== Working data ==
====================

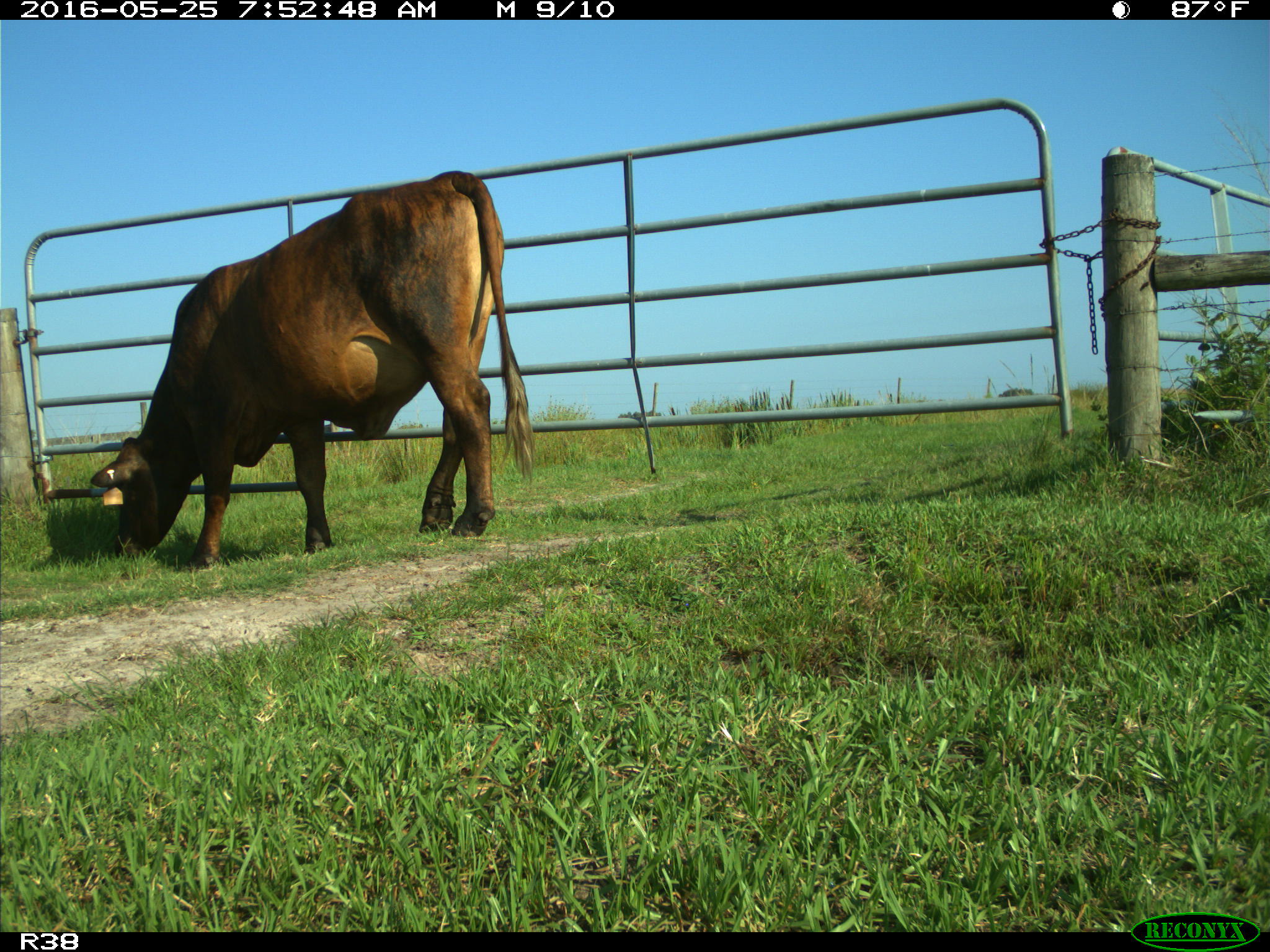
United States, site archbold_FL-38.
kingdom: Animalia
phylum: Chordata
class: Mammalia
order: Artiodactyla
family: Bovidae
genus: Bos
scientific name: Bos taurus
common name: domestic cow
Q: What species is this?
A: Bos taurus (domestic cow).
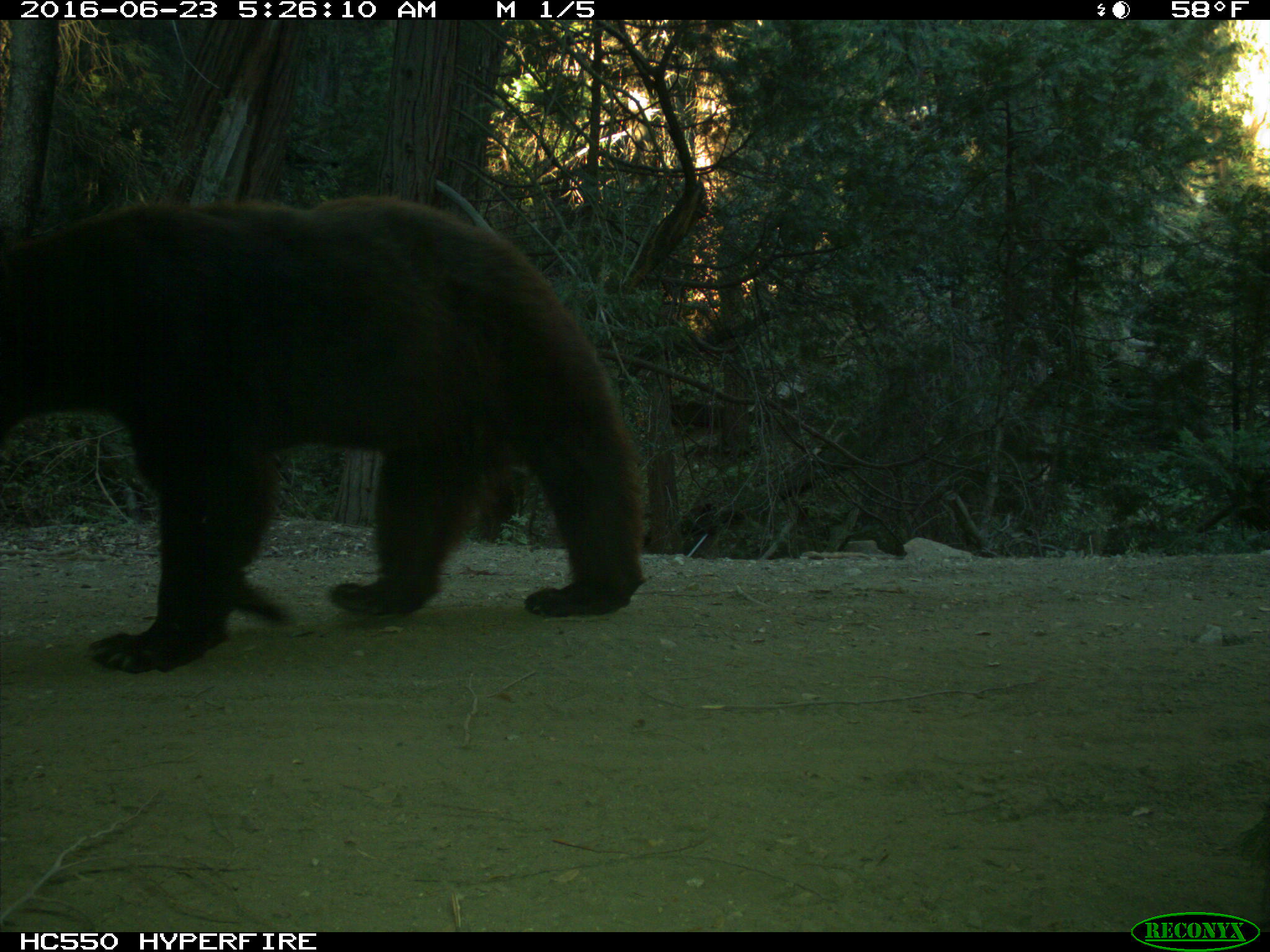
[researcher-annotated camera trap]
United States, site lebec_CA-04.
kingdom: Animalia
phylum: Chordata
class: Mammalia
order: Carnivora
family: Ursidae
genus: Ursus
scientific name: Ursus americanus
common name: american black bear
Ursus americanus (american black bear).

====================

Looking at the records above, which lines contain "site"? Copy those lines.

== Reply ==
United States, site archbold_FL-38.
United States, site lebec_CA-04.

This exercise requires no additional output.